### Directions:
**a.** Answer these questions using the text about Angie's Umbrella:
(i) How tall is the sculpture?
(ii) Which neighborhood jury chose the artist?
(iii) For how many years has Jim Pridgeon worked in the UW Medicine Neurological Surgery department?
**b.** Carry on the text about Angie's Umbrella from its last sentence.

### Text under study:
Ever wonder about that big, red umbrella on the small traffic island where Elliott and Western Avenues merge at Lenora Street? Standing 30 feet tall, this kinetic sculpture’s brushed aluminum red “fabric” is blown inside-out in a perpetual storm, turning like a weather vane in the wind, and named Angie’s Umbrella.
Why is it here? Angie’s Umbrella is one of a series of public artworks that mark the border where Pike Place Market ends and Belltown begins. A Seattle Arts commission process selected the public artist for this project.
Who created it, and what are they doing now? Jim Pridgeon was chosen as the artist by a neighborhood jury, the former Denny Hill Association, and they liked his upturned umbrella idea. Pridgeon then worked with artist Benson Shaw to co-design the final idea and bring it to fruition, which took roughly 2+ years.
- Jim Pridgeon, in addition to being an artist, has worked for over 40 years in the UW Medicine Neurological Surgery department. Jim has worked as a research administrator, summer neuroscience program manager, grant writer, communications writer, scientific papers co-author related to research, and co-taught a class on “Art and the Brain” with a neuroscientist. He has also created museum-based installations locally and nationally, and says of his co-collaborator on different art projects, “Benson [Shaw] has been absolutely critical to the success of many of those works.”

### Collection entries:
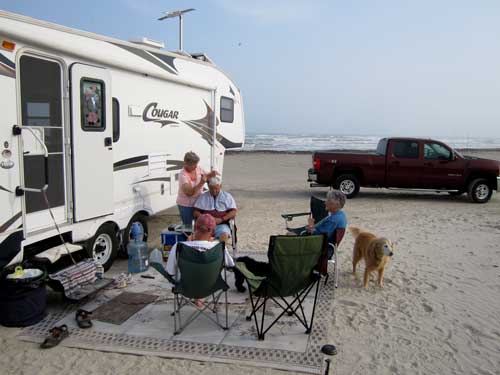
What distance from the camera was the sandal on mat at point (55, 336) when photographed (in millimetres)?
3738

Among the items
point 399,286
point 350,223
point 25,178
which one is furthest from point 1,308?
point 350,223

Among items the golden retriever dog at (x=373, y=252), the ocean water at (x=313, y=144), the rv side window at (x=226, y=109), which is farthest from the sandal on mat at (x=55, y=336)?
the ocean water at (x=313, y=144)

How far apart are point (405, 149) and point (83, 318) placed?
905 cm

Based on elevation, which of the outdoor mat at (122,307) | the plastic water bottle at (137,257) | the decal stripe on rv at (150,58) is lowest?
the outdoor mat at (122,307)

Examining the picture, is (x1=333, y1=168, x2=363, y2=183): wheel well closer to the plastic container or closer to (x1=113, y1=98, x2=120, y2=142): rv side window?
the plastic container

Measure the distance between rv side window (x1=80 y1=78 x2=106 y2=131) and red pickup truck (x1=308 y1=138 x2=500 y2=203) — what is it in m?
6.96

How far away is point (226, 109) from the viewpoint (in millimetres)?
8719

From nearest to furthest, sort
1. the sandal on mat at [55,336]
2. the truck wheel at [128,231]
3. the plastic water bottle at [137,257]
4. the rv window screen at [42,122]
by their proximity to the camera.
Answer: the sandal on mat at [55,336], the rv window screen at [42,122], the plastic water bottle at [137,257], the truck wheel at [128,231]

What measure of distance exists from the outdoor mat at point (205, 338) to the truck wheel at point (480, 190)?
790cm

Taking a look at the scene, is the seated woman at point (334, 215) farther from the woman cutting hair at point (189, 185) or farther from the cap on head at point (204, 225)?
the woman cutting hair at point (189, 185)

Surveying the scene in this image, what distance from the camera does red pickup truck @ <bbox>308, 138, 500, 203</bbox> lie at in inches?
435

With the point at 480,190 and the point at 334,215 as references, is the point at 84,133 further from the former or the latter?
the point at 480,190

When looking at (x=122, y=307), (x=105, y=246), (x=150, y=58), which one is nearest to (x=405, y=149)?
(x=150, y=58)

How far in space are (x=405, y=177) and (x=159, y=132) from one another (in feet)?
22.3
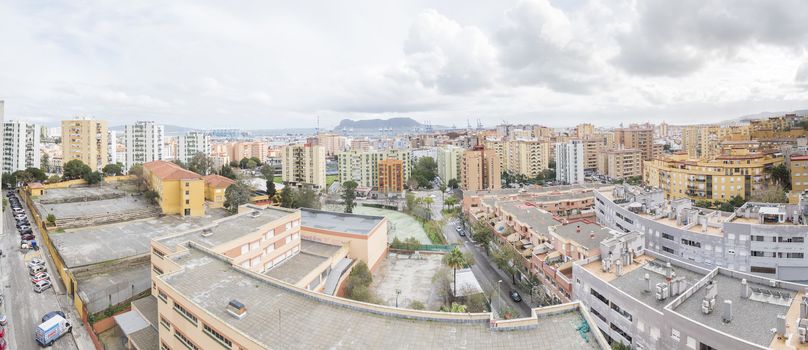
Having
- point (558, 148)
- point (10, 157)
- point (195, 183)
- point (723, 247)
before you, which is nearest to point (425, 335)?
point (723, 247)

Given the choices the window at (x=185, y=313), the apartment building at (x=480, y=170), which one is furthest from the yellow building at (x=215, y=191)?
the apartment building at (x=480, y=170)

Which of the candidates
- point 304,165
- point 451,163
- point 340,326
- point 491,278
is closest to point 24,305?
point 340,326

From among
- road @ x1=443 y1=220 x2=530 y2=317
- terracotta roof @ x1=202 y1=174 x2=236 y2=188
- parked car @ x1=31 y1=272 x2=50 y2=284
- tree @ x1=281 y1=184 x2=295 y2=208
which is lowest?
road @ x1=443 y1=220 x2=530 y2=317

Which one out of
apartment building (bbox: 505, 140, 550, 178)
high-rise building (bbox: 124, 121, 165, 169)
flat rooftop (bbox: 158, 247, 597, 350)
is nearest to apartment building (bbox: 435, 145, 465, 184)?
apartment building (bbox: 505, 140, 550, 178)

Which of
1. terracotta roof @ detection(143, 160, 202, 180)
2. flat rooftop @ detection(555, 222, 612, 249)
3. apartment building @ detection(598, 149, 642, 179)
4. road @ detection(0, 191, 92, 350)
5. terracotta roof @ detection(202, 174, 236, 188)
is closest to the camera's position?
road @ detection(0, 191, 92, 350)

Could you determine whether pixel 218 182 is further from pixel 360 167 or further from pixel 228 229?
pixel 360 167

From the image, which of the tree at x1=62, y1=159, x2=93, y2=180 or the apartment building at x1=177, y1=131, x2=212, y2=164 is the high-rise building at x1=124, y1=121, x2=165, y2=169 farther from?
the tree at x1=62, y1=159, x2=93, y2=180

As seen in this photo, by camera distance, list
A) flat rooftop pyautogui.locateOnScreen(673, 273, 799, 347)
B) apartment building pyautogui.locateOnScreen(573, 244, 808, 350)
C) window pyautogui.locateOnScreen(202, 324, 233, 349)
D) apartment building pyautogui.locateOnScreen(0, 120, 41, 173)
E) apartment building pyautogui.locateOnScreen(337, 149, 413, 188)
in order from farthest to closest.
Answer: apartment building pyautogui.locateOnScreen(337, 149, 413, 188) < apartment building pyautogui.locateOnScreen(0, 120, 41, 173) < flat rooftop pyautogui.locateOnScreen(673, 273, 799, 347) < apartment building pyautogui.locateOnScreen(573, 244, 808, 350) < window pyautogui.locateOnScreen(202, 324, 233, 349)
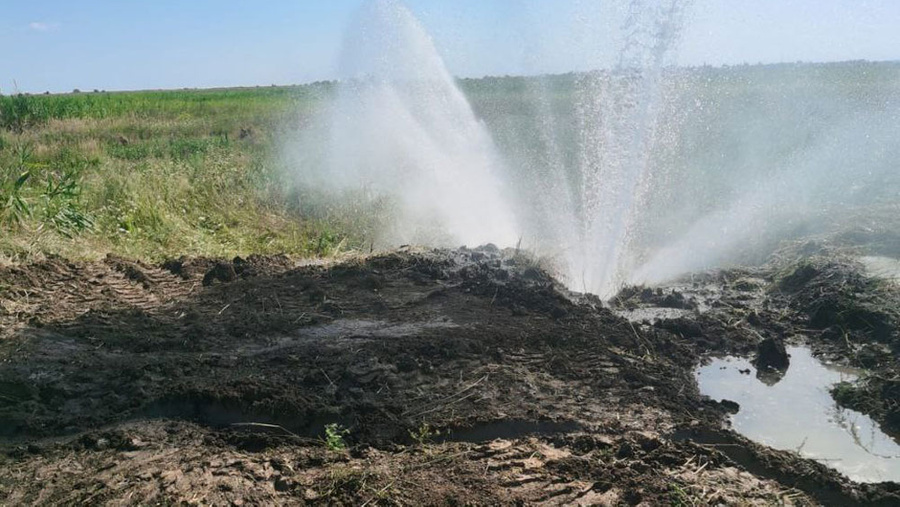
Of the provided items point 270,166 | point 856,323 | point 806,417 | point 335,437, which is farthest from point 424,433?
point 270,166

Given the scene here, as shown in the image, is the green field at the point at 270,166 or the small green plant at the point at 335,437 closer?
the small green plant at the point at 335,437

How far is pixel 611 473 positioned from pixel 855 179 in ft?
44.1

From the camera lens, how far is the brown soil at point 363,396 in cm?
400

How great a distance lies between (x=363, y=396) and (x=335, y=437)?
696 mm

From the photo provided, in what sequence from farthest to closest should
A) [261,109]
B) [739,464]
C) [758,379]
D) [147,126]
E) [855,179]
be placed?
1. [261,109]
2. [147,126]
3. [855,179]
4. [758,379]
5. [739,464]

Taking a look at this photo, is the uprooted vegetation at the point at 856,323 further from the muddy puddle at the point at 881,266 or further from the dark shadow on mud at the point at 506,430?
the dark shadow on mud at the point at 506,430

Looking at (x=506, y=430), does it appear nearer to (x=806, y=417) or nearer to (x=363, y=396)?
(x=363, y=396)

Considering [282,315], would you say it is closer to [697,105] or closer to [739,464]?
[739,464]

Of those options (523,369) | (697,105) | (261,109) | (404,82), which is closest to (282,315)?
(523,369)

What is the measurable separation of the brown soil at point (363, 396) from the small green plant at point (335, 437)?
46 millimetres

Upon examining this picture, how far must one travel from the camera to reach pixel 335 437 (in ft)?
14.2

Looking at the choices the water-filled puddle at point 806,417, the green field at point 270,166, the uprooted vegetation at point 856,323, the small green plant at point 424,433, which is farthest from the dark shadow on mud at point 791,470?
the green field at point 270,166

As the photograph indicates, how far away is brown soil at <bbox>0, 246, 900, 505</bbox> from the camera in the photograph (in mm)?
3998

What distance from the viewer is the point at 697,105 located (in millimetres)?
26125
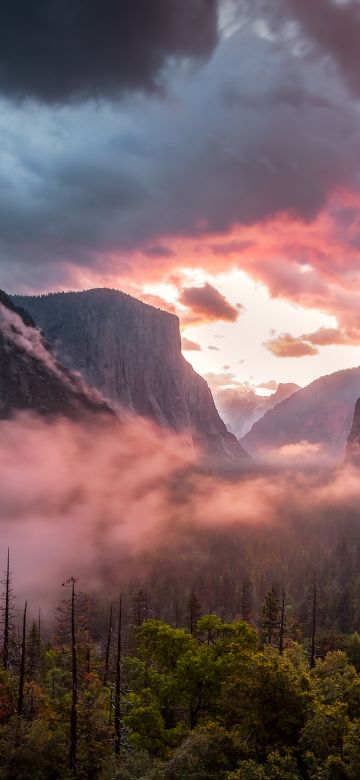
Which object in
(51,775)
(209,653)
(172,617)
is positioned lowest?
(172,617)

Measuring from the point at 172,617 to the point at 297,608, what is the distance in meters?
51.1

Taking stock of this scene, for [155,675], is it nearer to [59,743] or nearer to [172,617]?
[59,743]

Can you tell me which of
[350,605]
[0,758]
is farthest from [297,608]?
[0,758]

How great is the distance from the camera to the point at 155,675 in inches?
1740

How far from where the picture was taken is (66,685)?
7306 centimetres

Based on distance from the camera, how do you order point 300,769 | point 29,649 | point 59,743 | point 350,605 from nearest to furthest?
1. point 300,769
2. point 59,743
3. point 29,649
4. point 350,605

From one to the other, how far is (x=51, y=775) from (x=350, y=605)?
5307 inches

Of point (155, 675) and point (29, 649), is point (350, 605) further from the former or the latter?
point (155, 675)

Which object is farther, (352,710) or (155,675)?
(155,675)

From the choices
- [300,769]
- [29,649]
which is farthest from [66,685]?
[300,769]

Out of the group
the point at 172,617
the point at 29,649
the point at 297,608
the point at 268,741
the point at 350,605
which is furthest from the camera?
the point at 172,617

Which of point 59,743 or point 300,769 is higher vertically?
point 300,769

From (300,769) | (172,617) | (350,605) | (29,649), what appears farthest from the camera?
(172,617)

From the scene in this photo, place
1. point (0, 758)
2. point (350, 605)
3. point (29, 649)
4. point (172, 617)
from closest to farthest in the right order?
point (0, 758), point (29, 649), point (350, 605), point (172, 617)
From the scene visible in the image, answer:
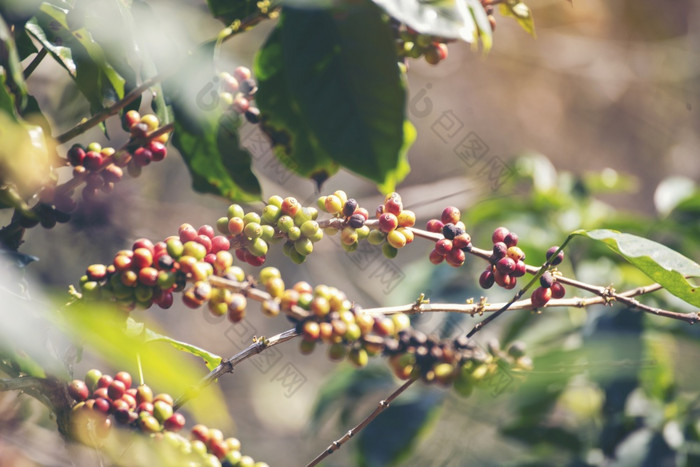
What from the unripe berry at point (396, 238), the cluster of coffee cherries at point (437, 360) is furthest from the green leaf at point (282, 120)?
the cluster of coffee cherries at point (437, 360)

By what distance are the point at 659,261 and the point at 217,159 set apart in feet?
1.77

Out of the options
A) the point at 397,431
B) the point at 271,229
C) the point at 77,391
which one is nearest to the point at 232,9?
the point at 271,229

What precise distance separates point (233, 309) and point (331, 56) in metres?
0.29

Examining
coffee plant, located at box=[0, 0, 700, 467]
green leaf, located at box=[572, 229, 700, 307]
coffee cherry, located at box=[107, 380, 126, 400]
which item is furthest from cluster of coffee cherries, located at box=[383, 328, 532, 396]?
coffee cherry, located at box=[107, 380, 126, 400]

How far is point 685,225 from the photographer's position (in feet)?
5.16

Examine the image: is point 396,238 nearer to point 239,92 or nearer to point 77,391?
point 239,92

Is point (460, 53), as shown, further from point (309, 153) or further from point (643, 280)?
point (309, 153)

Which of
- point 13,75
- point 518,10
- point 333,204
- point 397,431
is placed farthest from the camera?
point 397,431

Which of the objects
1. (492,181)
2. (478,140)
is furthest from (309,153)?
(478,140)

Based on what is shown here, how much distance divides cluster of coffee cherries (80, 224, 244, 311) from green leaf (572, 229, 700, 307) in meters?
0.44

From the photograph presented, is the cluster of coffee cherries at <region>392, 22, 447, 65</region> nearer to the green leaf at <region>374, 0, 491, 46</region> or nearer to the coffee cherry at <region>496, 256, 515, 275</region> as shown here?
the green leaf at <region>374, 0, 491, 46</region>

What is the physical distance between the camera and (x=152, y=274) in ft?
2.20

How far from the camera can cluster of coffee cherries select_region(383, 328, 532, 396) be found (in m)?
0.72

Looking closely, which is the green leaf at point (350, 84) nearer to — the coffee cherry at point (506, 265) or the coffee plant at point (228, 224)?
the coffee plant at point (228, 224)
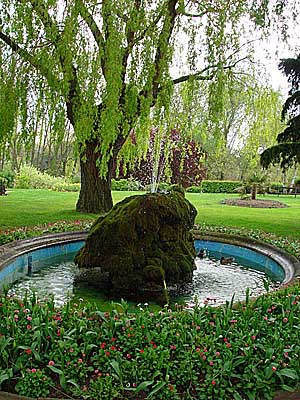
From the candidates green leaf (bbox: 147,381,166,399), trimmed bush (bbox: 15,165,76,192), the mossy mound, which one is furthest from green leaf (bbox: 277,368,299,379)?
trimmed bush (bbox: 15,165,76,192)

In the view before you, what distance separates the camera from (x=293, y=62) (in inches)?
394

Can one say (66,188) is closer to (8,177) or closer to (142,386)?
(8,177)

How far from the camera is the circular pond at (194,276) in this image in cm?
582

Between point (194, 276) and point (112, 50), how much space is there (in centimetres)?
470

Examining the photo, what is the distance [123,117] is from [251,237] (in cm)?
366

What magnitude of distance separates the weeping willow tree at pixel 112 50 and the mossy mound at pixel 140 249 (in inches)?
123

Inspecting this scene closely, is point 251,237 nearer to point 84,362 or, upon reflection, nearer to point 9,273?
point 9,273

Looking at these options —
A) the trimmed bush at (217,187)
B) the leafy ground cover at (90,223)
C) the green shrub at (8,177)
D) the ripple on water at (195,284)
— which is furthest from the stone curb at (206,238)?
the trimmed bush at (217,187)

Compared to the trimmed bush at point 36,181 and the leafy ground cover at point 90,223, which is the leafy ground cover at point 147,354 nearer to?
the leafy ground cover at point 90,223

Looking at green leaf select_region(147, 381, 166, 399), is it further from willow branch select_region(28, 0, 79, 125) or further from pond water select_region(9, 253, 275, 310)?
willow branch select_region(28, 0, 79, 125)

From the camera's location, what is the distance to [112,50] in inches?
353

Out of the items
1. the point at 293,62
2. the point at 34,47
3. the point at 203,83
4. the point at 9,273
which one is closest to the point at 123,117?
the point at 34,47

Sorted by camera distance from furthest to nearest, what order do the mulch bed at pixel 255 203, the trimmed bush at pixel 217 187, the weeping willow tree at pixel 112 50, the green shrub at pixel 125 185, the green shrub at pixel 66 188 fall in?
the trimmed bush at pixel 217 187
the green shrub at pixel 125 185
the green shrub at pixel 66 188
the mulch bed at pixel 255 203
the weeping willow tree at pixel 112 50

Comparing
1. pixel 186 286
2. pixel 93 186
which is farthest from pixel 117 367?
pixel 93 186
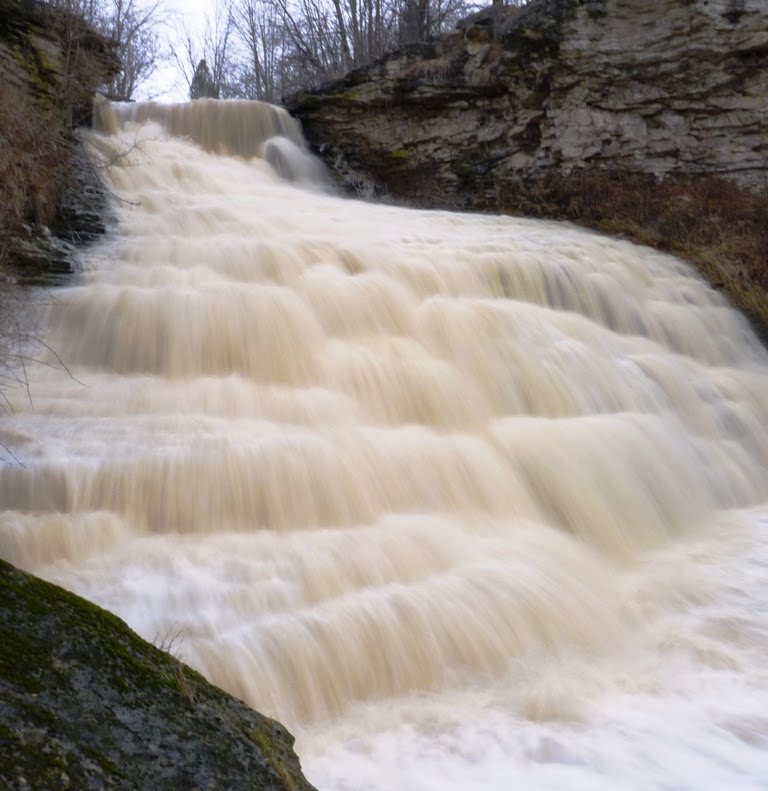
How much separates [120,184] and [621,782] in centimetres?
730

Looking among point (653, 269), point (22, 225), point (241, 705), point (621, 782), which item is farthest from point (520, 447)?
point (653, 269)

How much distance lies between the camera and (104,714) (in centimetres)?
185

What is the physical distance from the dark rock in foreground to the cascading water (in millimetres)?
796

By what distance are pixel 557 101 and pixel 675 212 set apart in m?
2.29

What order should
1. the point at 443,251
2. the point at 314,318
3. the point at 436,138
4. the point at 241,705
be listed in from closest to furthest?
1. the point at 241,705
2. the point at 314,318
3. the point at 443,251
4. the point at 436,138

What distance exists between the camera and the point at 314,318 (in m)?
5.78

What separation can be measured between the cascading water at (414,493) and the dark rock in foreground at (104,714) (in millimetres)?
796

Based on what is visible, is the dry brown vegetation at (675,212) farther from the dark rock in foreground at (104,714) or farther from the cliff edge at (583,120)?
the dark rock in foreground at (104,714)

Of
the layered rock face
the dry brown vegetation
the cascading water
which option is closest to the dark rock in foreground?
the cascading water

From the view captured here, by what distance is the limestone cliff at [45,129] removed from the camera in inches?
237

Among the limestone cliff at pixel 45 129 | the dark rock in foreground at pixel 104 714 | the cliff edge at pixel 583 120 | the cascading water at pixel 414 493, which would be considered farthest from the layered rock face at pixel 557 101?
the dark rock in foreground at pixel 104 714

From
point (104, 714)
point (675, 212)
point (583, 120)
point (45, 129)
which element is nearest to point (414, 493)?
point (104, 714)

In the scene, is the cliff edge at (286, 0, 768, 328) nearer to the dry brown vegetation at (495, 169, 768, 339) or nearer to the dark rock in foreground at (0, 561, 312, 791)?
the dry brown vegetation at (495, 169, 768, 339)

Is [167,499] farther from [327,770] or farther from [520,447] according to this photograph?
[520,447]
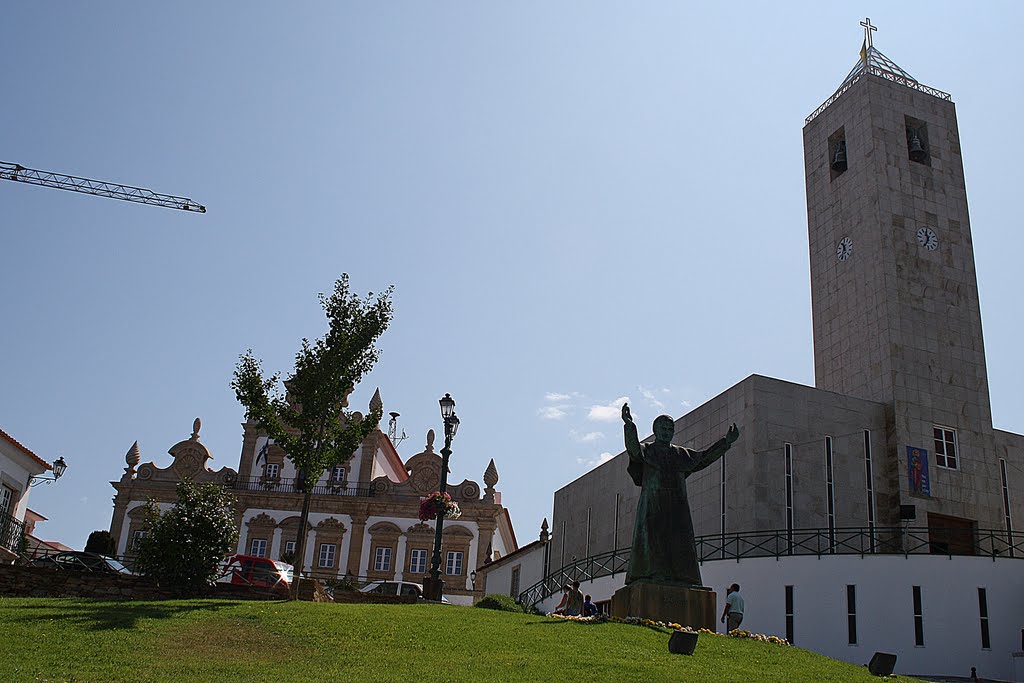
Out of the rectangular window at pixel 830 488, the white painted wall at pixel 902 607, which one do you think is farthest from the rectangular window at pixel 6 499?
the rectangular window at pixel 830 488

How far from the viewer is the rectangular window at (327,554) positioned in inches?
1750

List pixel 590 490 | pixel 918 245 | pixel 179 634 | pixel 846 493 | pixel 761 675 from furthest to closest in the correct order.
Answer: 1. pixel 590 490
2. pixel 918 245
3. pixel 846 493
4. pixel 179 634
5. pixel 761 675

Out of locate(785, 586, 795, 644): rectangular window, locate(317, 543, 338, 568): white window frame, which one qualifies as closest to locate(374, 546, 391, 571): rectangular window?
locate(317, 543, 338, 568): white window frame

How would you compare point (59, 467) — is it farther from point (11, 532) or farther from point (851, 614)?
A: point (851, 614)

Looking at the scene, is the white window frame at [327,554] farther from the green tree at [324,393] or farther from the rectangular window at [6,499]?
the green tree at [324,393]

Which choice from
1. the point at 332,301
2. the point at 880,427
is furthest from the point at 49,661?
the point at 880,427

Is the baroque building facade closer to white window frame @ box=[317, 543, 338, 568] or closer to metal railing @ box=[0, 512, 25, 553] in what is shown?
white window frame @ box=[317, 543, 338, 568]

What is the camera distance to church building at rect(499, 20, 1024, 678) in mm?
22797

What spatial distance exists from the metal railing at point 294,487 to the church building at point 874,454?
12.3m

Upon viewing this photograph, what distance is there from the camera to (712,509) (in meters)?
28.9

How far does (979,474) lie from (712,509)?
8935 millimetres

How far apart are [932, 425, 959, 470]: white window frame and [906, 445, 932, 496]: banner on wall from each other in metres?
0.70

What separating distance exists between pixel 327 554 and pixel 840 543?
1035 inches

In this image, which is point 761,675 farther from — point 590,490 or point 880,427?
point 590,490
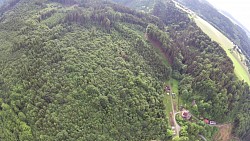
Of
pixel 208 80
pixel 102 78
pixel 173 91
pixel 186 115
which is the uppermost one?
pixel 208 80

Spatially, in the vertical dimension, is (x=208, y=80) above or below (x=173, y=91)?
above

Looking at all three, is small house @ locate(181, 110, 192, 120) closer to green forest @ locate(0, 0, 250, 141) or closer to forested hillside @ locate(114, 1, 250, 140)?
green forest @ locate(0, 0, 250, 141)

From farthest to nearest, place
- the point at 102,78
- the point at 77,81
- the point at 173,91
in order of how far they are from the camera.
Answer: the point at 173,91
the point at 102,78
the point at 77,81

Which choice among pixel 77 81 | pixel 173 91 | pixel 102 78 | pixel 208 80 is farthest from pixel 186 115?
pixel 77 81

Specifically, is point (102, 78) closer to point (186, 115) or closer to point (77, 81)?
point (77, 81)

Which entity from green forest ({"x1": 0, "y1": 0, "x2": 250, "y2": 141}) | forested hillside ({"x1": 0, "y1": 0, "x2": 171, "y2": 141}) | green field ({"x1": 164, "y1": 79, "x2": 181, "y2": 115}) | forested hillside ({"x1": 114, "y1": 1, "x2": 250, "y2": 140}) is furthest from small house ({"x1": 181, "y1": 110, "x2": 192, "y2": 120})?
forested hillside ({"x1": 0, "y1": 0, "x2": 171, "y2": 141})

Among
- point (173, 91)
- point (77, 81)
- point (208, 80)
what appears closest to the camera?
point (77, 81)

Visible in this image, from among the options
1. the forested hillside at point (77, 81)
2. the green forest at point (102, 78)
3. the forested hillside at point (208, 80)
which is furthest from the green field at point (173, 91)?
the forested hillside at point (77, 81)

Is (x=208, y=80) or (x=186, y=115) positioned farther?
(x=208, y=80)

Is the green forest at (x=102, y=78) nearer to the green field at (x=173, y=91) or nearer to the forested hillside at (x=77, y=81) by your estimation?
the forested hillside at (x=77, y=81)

### Per-task answers:
**a.**
(i) 30 feet
(ii) The former Denny Hill Association
(iii) Over 40 years

**b.**
- Benson Shaw, a full-time public artist then and now, creates works for neighborhoods and local organizations (city, county, state, transit). He is often the mover and shaker who brings the necessary pieces, vendors, and people of a project together. Besides co-designing this Belltown project with Pridgeon, Benson also managed the fabrication and installation of Angie’s Umbrella. On his own projects and with other artists, he provides project management, planning, design, procurement, CAD services, fabrication and installation. Benson is also integral in historic preservation, such as replacing Ballard’s historic sidewalk street names.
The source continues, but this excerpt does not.